Kusunda Language: Is Not An Extinct Langauge
Chester Graham
Tradux at cherry.com.au
Tue Mar 27 02:39:35 UTC 2001
>... if you're thinking of a grammar or phonology of the language ...
A few minutes' recorded speech should be enough to give a trad IPA broad
description, which is of great use for any morphological analysis, and
useful for many syntactic analyses. Detailed phonological description is
then just a matter of motivation and time.
Samples for syntactic analysis itself have to be much longer, but depend
equally on a variety of contexts of situation.
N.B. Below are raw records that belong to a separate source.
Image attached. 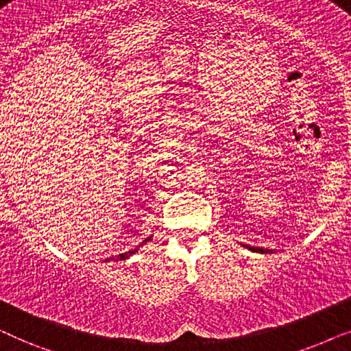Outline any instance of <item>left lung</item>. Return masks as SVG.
<instances>
[{
  "label": "left lung",
  "instance_id": "obj_1",
  "mask_svg": "<svg viewBox=\"0 0 351 351\" xmlns=\"http://www.w3.org/2000/svg\"><path fill=\"white\" fill-rule=\"evenodd\" d=\"M247 247L251 249V251H254V252H262V254L270 252V251H268V249H263V247H251V246H247Z\"/></svg>",
  "mask_w": 351,
  "mask_h": 351
}]
</instances>
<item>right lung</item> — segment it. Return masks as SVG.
Returning a JSON list of instances; mask_svg holds the SVG:
<instances>
[{
	"mask_svg": "<svg viewBox=\"0 0 351 351\" xmlns=\"http://www.w3.org/2000/svg\"><path fill=\"white\" fill-rule=\"evenodd\" d=\"M150 238H147L145 241H150ZM136 252H137V249H134V251H128V252H124V254H119L118 258H119V261H124V258H128L129 256H132V254H136Z\"/></svg>",
	"mask_w": 351,
	"mask_h": 351,
	"instance_id": "add662e5",
	"label": "right lung"
}]
</instances>
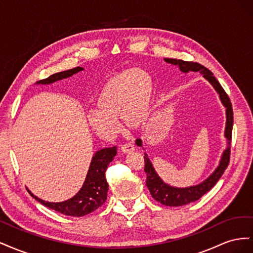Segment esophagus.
Segmentation results:
<instances>
[{
  "mask_svg": "<svg viewBox=\"0 0 253 253\" xmlns=\"http://www.w3.org/2000/svg\"><path fill=\"white\" fill-rule=\"evenodd\" d=\"M135 150V145L133 142H126L121 145V152L122 153H129Z\"/></svg>",
  "mask_w": 253,
  "mask_h": 253,
  "instance_id": "esophagus-1",
  "label": "esophagus"
}]
</instances>
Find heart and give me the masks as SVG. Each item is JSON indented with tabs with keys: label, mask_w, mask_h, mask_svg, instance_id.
Segmentation results:
<instances>
[{
	"label": "heart",
	"mask_w": 253,
	"mask_h": 253,
	"mask_svg": "<svg viewBox=\"0 0 253 253\" xmlns=\"http://www.w3.org/2000/svg\"><path fill=\"white\" fill-rule=\"evenodd\" d=\"M153 91L151 75L141 68L112 75L99 91L97 108L87 115L88 125L104 138L118 133L119 117L127 127H140L148 119Z\"/></svg>",
	"instance_id": "obj_1"
}]
</instances>
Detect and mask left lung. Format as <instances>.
Here are the masks:
<instances>
[{
	"mask_svg": "<svg viewBox=\"0 0 253 253\" xmlns=\"http://www.w3.org/2000/svg\"><path fill=\"white\" fill-rule=\"evenodd\" d=\"M165 61L168 63L178 65L180 71L183 73L200 72L204 76V78L208 80L212 84L213 87L216 89V91L220 97L221 102H223V104L225 105L226 115H227L225 136L228 140V147L225 150L223 156H221V160L219 163V166L217 167V169L214 171L212 175H210L205 181L200 183V185L188 187V188H175V187L167 185V183H165L155 172L154 168L152 166V163L148 158V155L147 154L144 155V172L147 173V182L145 183H147V187L150 190L152 197L158 203L163 204L165 206L178 207V206H183V205H187L200 200L204 194L209 192V191L215 186V183L218 181V179L221 177V175L224 174L225 170L227 169L229 162H230V144H231V138H232L233 110H232L230 98H229L223 86L220 85L217 79L214 77L213 74L208 70V68L197 62H192V61H183V60L169 59V58H165ZM136 144L138 145V147H142V140L137 139Z\"/></svg>",
	"mask_w": 253,
	"mask_h": 253,
	"instance_id": "8db88e82",
	"label": "left lung"
}]
</instances>
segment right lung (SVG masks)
Returning a JSON list of instances; mask_svg holds the SVG:
<instances>
[{
	"instance_id": "add662e5",
	"label": "right lung",
	"mask_w": 253,
	"mask_h": 253,
	"mask_svg": "<svg viewBox=\"0 0 253 253\" xmlns=\"http://www.w3.org/2000/svg\"><path fill=\"white\" fill-rule=\"evenodd\" d=\"M80 71H83L82 67H75L72 68V70L53 74L49 76L48 78L38 81V83L49 84L61 79L71 77V76ZM116 147L102 149L96 152V154L93 156V159H91L85 181H84L79 192L74 197H72L71 200L62 203H48L40 200L39 197L35 196L33 193H29L33 197H35L36 201L48 207V208L52 210L64 214V215L76 217L86 215V214H89L97 210L106 201L109 183L105 178V171L108 169V166L114 159V157L116 156Z\"/></svg>"
}]
</instances>
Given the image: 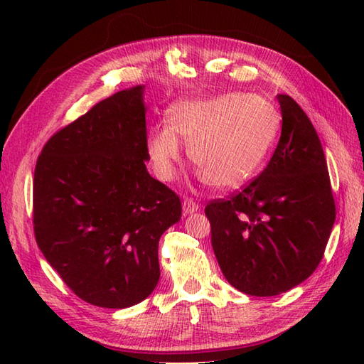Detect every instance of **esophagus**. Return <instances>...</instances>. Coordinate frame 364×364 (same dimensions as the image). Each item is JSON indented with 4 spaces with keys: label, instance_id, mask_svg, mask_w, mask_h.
Instances as JSON below:
<instances>
[{
    "label": "esophagus",
    "instance_id": "obj_1",
    "mask_svg": "<svg viewBox=\"0 0 364 364\" xmlns=\"http://www.w3.org/2000/svg\"><path fill=\"white\" fill-rule=\"evenodd\" d=\"M197 210H198V203L196 202L194 198L186 197L183 200V213L184 214H192V213H196Z\"/></svg>",
    "mask_w": 364,
    "mask_h": 364
}]
</instances>
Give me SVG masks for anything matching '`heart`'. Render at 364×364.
<instances>
[{"instance_id":"heart-1","label":"heart","mask_w":364,"mask_h":364,"mask_svg":"<svg viewBox=\"0 0 364 364\" xmlns=\"http://www.w3.org/2000/svg\"><path fill=\"white\" fill-rule=\"evenodd\" d=\"M280 129L274 105L259 95L230 92L208 100H183L170 107L168 123L154 125L146 137L153 167L173 180L181 142L200 176L211 186L235 189L257 175Z\"/></svg>"}]
</instances>
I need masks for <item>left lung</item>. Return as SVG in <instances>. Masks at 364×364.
I'll use <instances>...</instances> for the list:
<instances>
[{
    "label": "left lung",
    "instance_id": "obj_1",
    "mask_svg": "<svg viewBox=\"0 0 364 364\" xmlns=\"http://www.w3.org/2000/svg\"><path fill=\"white\" fill-rule=\"evenodd\" d=\"M282 136L242 191L205 208L222 274L244 294L270 297L310 277L326 252L336 208L319 136L289 95H277Z\"/></svg>",
    "mask_w": 364,
    "mask_h": 364
}]
</instances>
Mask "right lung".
Wrapping results in <instances>:
<instances>
[{"label":"right lung","instance_id":"1","mask_svg":"<svg viewBox=\"0 0 364 364\" xmlns=\"http://www.w3.org/2000/svg\"><path fill=\"white\" fill-rule=\"evenodd\" d=\"M144 89L120 90L56 131L34 170L38 249L76 296L102 308L150 296L159 237L181 219L180 197L145 167Z\"/></svg>","mask_w":364,"mask_h":364}]
</instances>
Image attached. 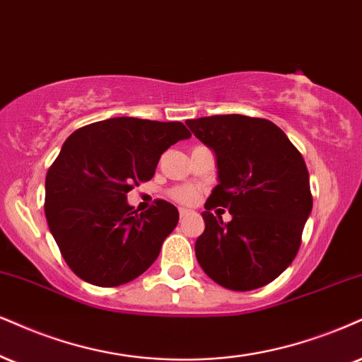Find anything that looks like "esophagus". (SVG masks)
Instances as JSON below:
<instances>
[{
  "label": "esophagus",
  "instance_id": "esophagus-1",
  "mask_svg": "<svg viewBox=\"0 0 362 362\" xmlns=\"http://www.w3.org/2000/svg\"><path fill=\"white\" fill-rule=\"evenodd\" d=\"M191 209H188V208H180V216L181 218H186V216H189L191 215Z\"/></svg>",
  "mask_w": 362,
  "mask_h": 362
}]
</instances>
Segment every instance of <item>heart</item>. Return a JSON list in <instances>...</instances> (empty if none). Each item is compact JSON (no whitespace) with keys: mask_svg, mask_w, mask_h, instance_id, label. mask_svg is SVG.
Masks as SVG:
<instances>
[{"mask_svg":"<svg viewBox=\"0 0 362 362\" xmlns=\"http://www.w3.org/2000/svg\"><path fill=\"white\" fill-rule=\"evenodd\" d=\"M196 196H198V193H196L193 186H181V188H176L173 191V198L176 199V202L185 203V204L194 203Z\"/></svg>","mask_w":362,"mask_h":362,"instance_id":"heart-1","label":"heart"}]
</instances>
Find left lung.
I'll return each instance as SVG.
<instances>
[{"label":"left lung","instance_id":"left-lung-1","mask_svg":"<svg viewBox=\"0 0 362 362\" xmlns=\"http://www.w3.org/2000/svg\"><path fill=\"white\" fill-rule=\"evenodd\" d=\"M186 124L215 153L218 168V185L204 203V231L194 245L198 263L221 287L260 288L287 269L300 247L312 211L304 158L267 119L230 114ZM216 206L229 208L228 223L212 215Z\"/></svg>","mask_w":362,"mask_h":362}]
</instances>
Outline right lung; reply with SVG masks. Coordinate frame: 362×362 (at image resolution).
I'll return each instance as SVG.
<instances>
[{"mask_svg": "<svg viewBox=\"0 0 362 362\" xmlns=\"http://www.w3.org/2000/svg\"><path fill=\"white\" fill-rule=\"evenodd\" d=\"M189 137L181 122L114 117L64 142L45 180V216L74 274L117 287L153 265L180 213L164 199L137 213L127 193L154 176L168 147Z\"/></svg>", "mask_w": 362, "mask_h": 362, "instance_id": "right-lung-1", "label": "right lung"}]
</instances>
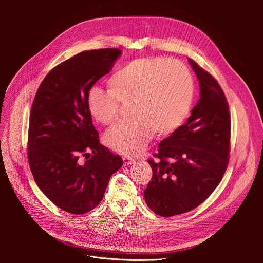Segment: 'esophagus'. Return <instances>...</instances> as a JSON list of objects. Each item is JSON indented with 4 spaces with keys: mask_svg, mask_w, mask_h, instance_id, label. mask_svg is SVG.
<instances>
[{
    "mask_svg": "<svg viewBox=\"0 0 263 263\" xmlns=\"http://www.w3.org/2000/svg\"><path fill=\"white\" fill-rule=\"evenodd\" d=\"M123 160H124L125 165H131L132 163L135 162V159H133V158L129 157V156H124V157H123Z\"/></svg>",
    "mask_w": 263,
    "mask_h": 263,
    "instance_id": "34e87169",
    "label": "esophagus"
}]
</instances>
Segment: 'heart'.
<instances>
[{"label":"heart","instance_id":"heart-1","mask_svg":"<svg viewBox=\"0 0 263 263\" xmlns=\"http://www.w3.org/2000/svg\"><path fill=\"white\" fill-rule=\"evenodd\" d=\"M110 90L92 89L87 97L91 116L109 125L118 117L121 103H130L133 119L121 122L105 135L117 153L139 154L154 132L164 136L176 131L189 117L194 101V79L184 64L161 57L135 59L108 80Z\"/></svg>","mask_w":263,"mask_h":263}]
</instances>
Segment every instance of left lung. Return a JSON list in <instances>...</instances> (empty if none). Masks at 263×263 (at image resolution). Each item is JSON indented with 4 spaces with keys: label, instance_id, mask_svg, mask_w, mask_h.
Masks as SVG:
<instances>
[{
    "label": "left lung",
    "instance_id": "8db88e82",
    "mask_svg": "<svg viewBox=\"0 0 263 263\" xmlns=\"http://www.w3.org/2000/svg\"><path fill=\"white\" fill-rule=\"evenodd\" d=\"M200 84V100L185 125L159 143L144 190L146 205L164 217L189 212L216 189L227 170L231 120L222 89L211 74L189 59Z\"/></svg>",
    "mask_w": 263,
    "mask_h": 263
}]
</instances>
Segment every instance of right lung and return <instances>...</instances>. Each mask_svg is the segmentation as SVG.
<instances>
[{
	"instance_id": "obj_1",
	"label": "right lung",
	"mask_w": 263,
	"mask_h": 263,
	"mask_svg": "<svg viewBox=\"0 0 263 263\" xmlns=\"http://www.w3.org/2000/svg\"><path fill=\"white\" fill-rule=\"evenodd\" d=\"M121 54L120 49L90 50L63 61L47 74L32 104L28 160L33 178L51 202L72 214L97 207L124 163L100 143L87 105L89 90Z\"/></svg>"
}]
</instances>
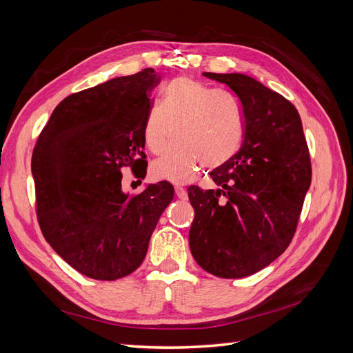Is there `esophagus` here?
I'll use <instances>...</instances> for the list:
<instances>
[{"mask_svg": "<svg viewBox=\"0 0 353 353\" xmlns=\"http://www.w3.org/2000/svg\"><path fill=\"white\" fill-rule=\"evenodd\" d=\"M175 194H176V197L178 199H181V200H187V190L185 188H183V187H179V185H176L175 187Z\"/></svg>", "mask_w": 353, "mask_h": 353, "instance_id": "1", "label": "esophagus"}]
</instances>
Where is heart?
<instances>
[{
    "mask_svg": "<svg viewBox=\"0 0 353 353\" xmlns=\"http://www.w3.org/2000/svg\"><path fill=\"white\" fill-rule=\"evenodd\" d=\"M152 165L157 179L184 184L205 165L218 168L239 153L245 135L243 105L232 95L188 78H178L163 91L162 101L145 113L143 137L148 150L162 154Z\"/></svg>",
    "mask_w": 353,
    "mask_h": 353,
    "instance_id": "1",
    "label": "heart"
}]
</instances>
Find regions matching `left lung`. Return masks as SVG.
Segmentation results:
<instances>
[{
  "instance_id": "left-lung-1",
  "label": "left lung",
  "mask_w": 353,
  "mask_h": 353,
  "mask_svg": "<svg viewBox=\"0 0 353 353\" xmlns=\"http://www.w3.org/2000/svg\"><path fill=\"white\" fill-rule=\"evenodd\" d=\"M203 77L237 95L245 135L240 152L212 170L216 190L188 188L194 208L190 249L209 274L243 279L268 266L290 244L311 185V159L301 116L281 94L243 73Z\"/></svg>"
}]
</instances>
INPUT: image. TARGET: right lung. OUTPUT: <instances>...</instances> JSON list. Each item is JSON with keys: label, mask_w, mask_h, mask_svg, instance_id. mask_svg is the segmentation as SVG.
Returning a JSON list of instances; mask_svg holds the SVG:
<instances>
[{"label": "right lung", "mask_w": 353, "mask_h": 353, "mask_svg": "<svg viewBox=\"0 0 353 353\" xmlns=\"http://www.w3.org/2000/svg\"><path fill=\"white\" fill-rule=\"evenodd\" d=\"M159 82L154 69L113 78L63 100L32 153L38 221L60 258L94 280L130 275L145 258L174 187L148 184L134 197L122 168L144 165L143 126Z\"/></svg>", "instance_id": "obj_1"}]
</instances>
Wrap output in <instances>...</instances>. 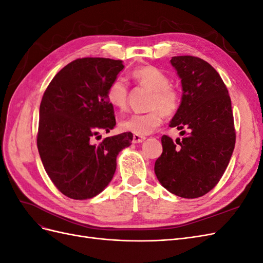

With luck, a sample large
enough for syntactic analysis might be only one hour in length; i.e., both
sides of a C 30 cassette tape.
Aiming lower, a useful typing of a language should be achievable from
twenty minutes or so, if the contexts of situation are varied enough; SOV
order, left-branching, ergative, agglutinating, &c.
This is not the most warmly-human fieldwork, and would have an air of
desperation about it, but people have been doing it for quite some time
with languages that they saw dying within the contemporary generation.
There's a description I read somewhere of a missionary, obviously modeled
on the SIL crusaders, who was busily concluding his translation of the
Bible into a language whose last speakers were gasping their last all
around him.
Your Kusunda seems to be dying, but you still have time to describe it,
or tune previous descriptions of it, before it is extinct.
Who knows, if your fieldwork is conspicuous enough, you might get a
change of attitude from the local great and mighty, and bring back the
language, as has happened with Hebrew, Norwegian, is maybe happening with
Welsh and, who knows, Cornish. We need to save all we can.